The teslafi.com leader board captures the top 20 trips from all user data for each model and battery. The data works well for this purpose because it excludes vampire drain. The data only includes usage when the vehicle is not in "P" or driving. The site treats each leg of driving as a separate trip. All usage is consumed during the trip. The usage during the trip should be in theory very accurate if not exact. In order to be on the leader board you have to achieve the longest drive between stops. This allows for a single consumption period without interruption.

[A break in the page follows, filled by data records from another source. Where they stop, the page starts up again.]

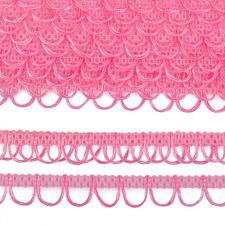 Тесьма отделочная с петлями UU шир.18-19мм цвет 139 (R015) ярко-розовый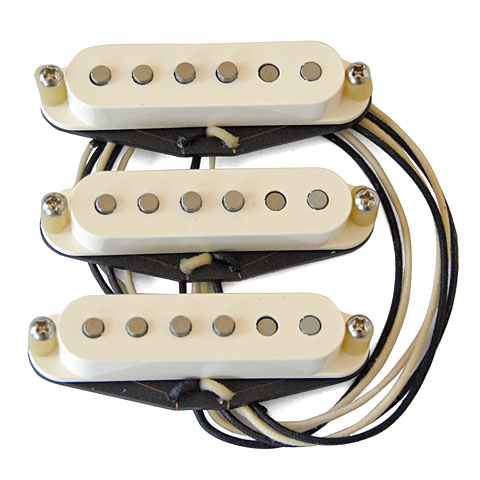 Micro guitare électrique Bare Knuckle Apache Set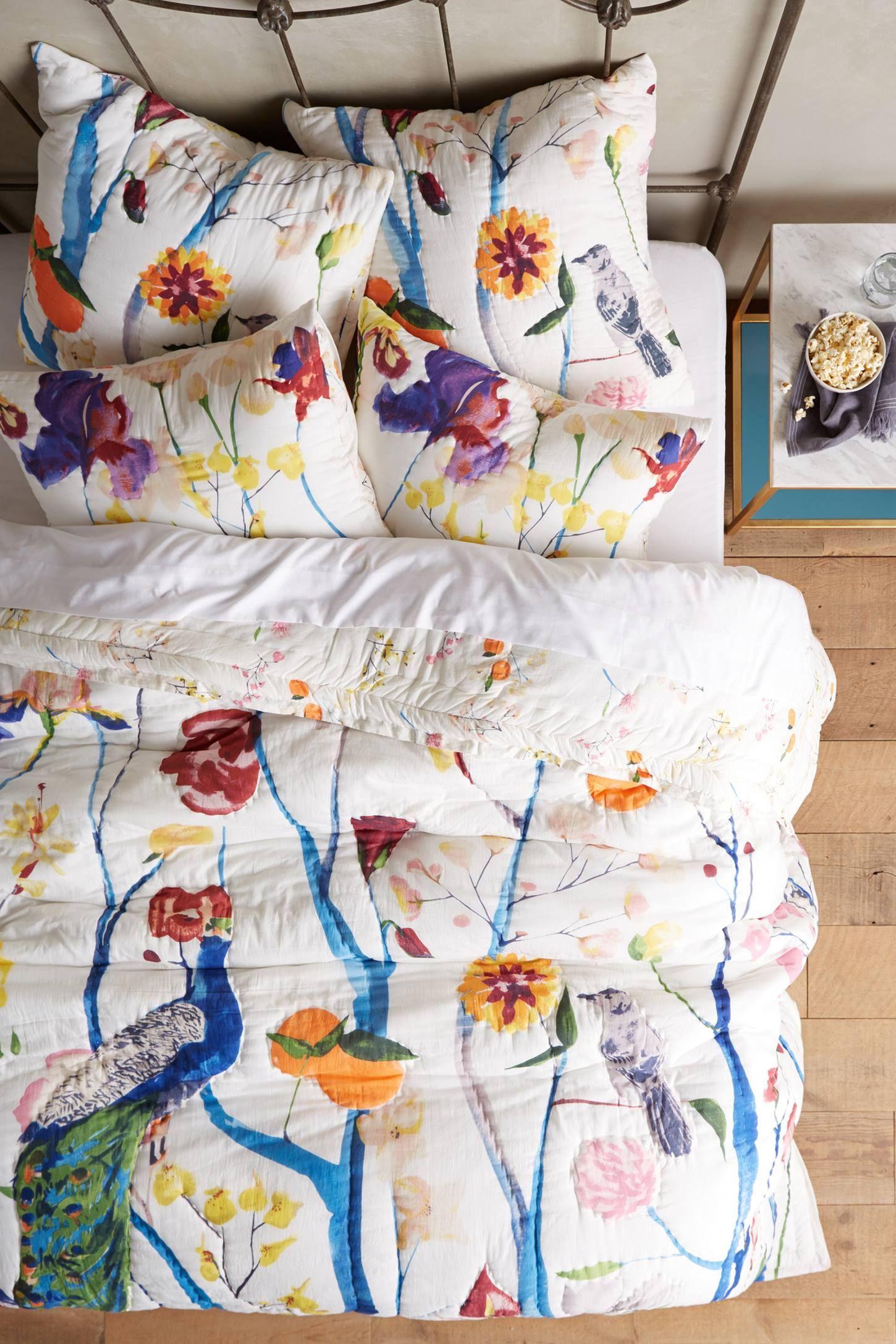 Anthropologie bedding - Garden Chinoiserie Quilt Anthropologie Com
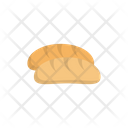 Loaf Bread Bakery Icon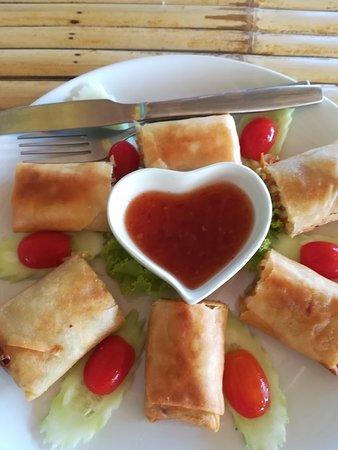 Malina's Kitchen: Excelente sitio, 100 %recomendable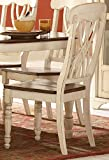 Ohana Side Set Dining Chair (Set of 2)- White By Homelegance Furniture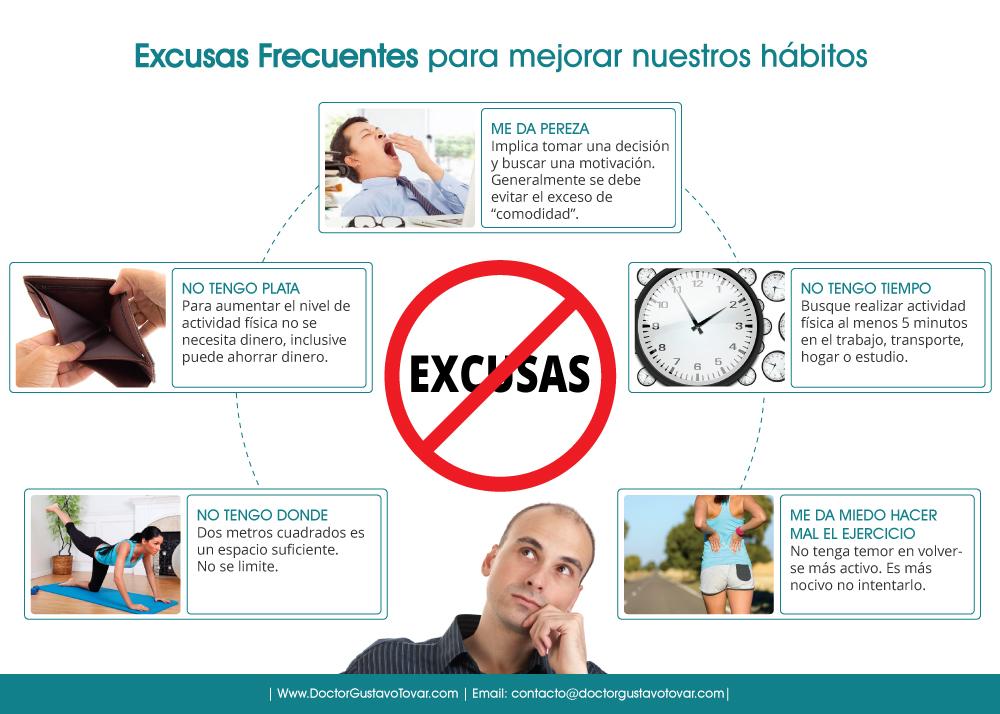 Excusas frecuentes al momento de mejorar nuestros habitos
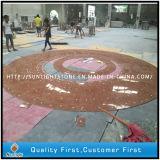 Mattonelle di marmo rosse Polished di Rosso Verona per il pavimento, pavimentazione, parete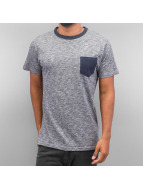 Just Rhyse T-Shirt Breast Pocket blau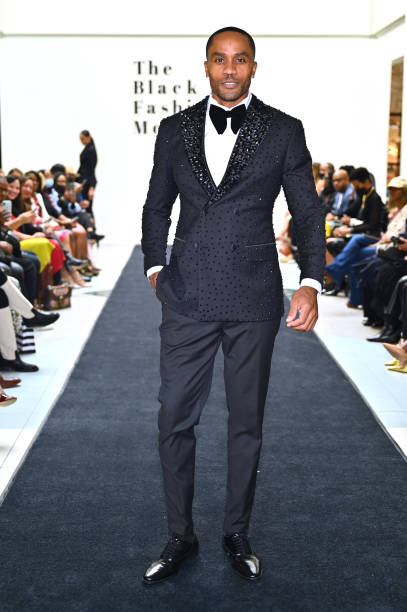 GA: The Black Fashion Movement Media Day & Runway Show
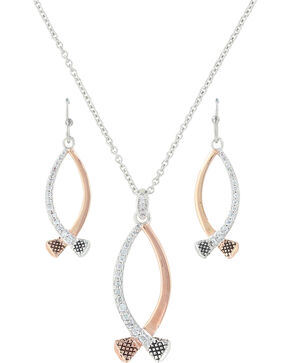 Montana Silversmiths Women's Silver Crossing Paths Horseshoe Nail Jewelry Set , Silver, hi-res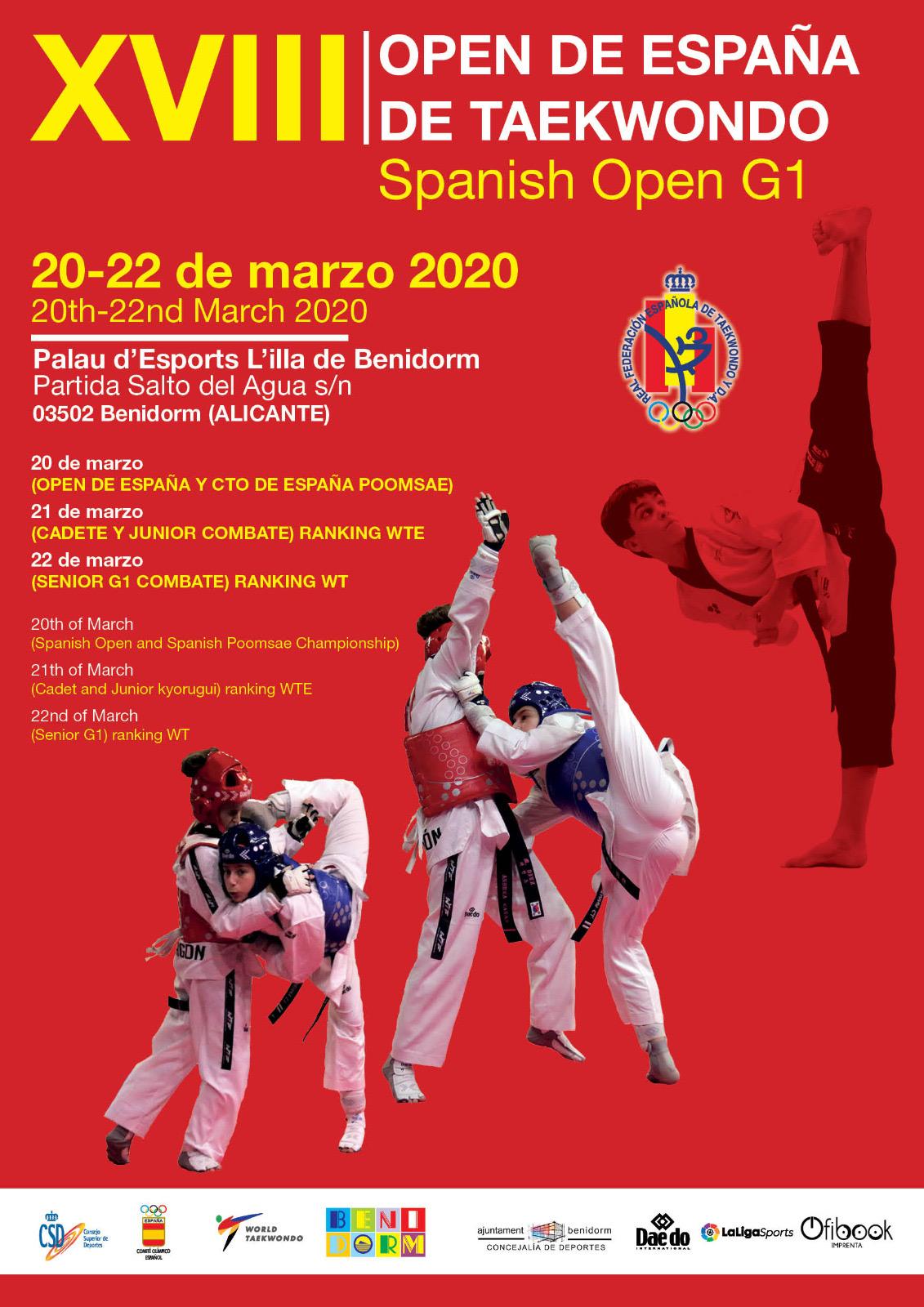 Open-de-Esp-2020
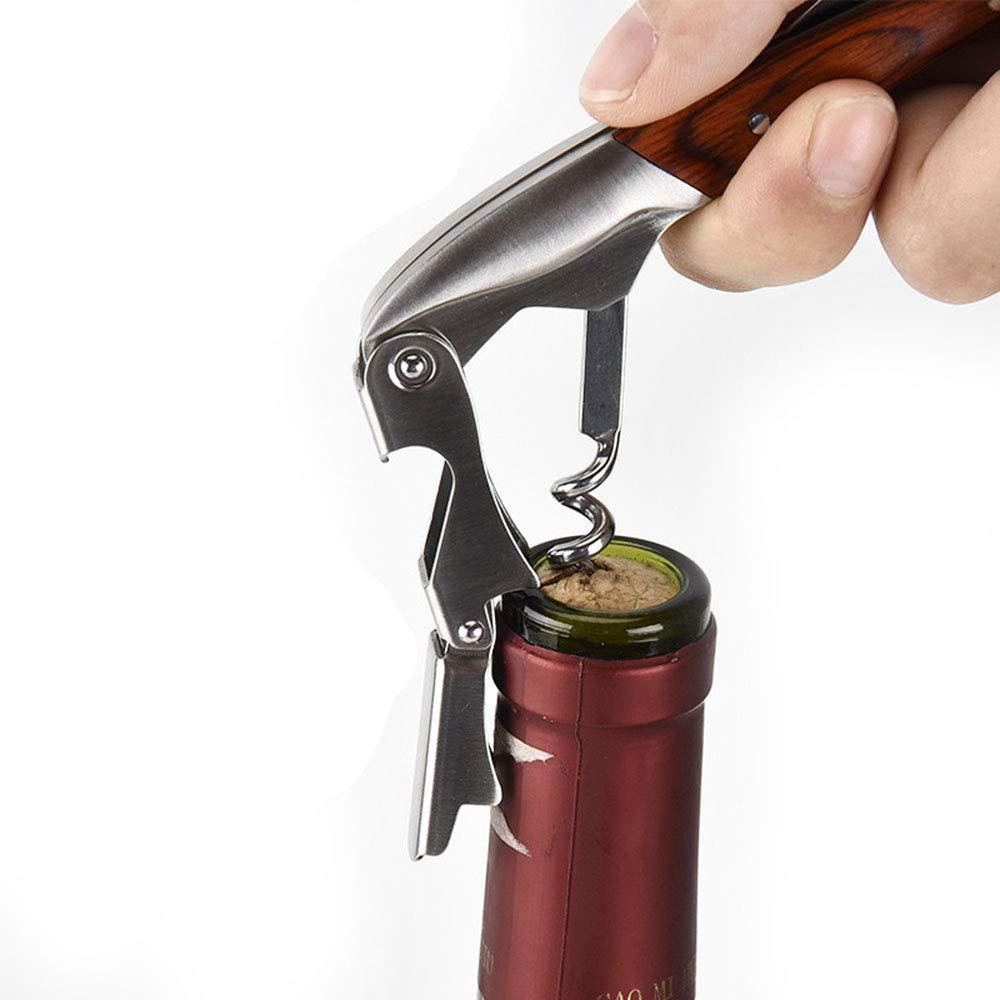 Guodanqing Cover Opener,Integrated Waiter,Wine Bottle Opener by Guodanqing (Image #1)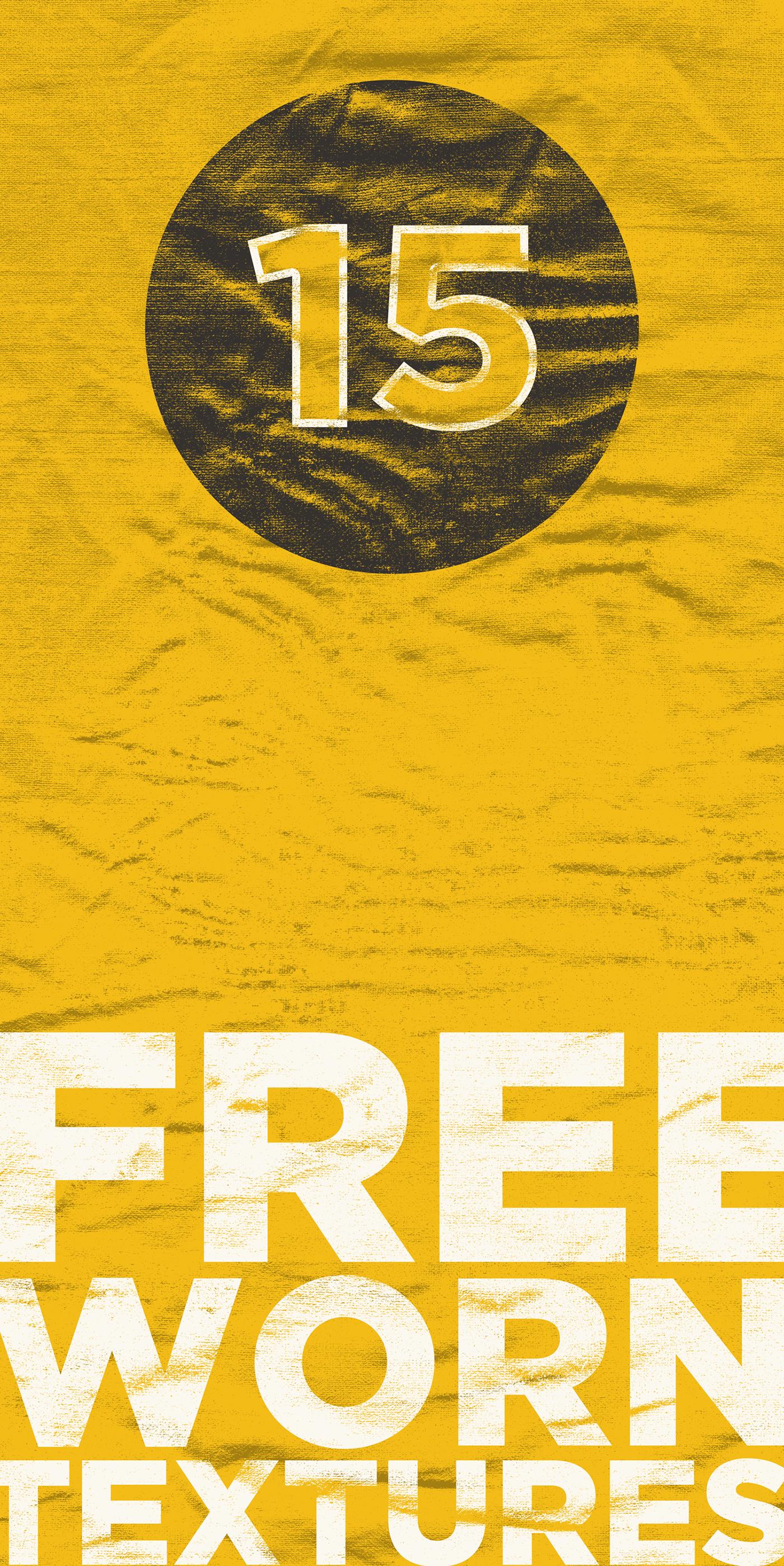 free,freebie,textures,grain,grunge,worn,cloth,Denim,vintage,Retro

Assumption can be represented that each trip most likely started with a 100% charge. The battery percentage used should be 100% or very close to it. Again, no vampire drain. Usage is representative of all consumed kWhs for any reason; speed, road conditions, weather, a/c, fan, seat heaters.

Results for Model X (% of battery consumed / actual kWh consumed):

60kWh
  • 76.79% of 60kWh battery usage / 46.07 kWh consumed
75kWh
  • 75.15% of 75kWh battery / 56.36 kWh consumed
90kWh
  • 79.89% of 90kWh battery / 71.9 kWh consumed
100kWh
  • 76.23% of 100kWh battery / 76.23 kWh consumed
Conclusion - The 90kWh battery does not have a lower usage percentage available for driving. If anything, it shows it performs the best. You could argue that the 90kWh drivers outperformed other drivers. But, the volume of trips and data should even this out. Since the 100kWh models haven't been around very long, so you should see changes with that data.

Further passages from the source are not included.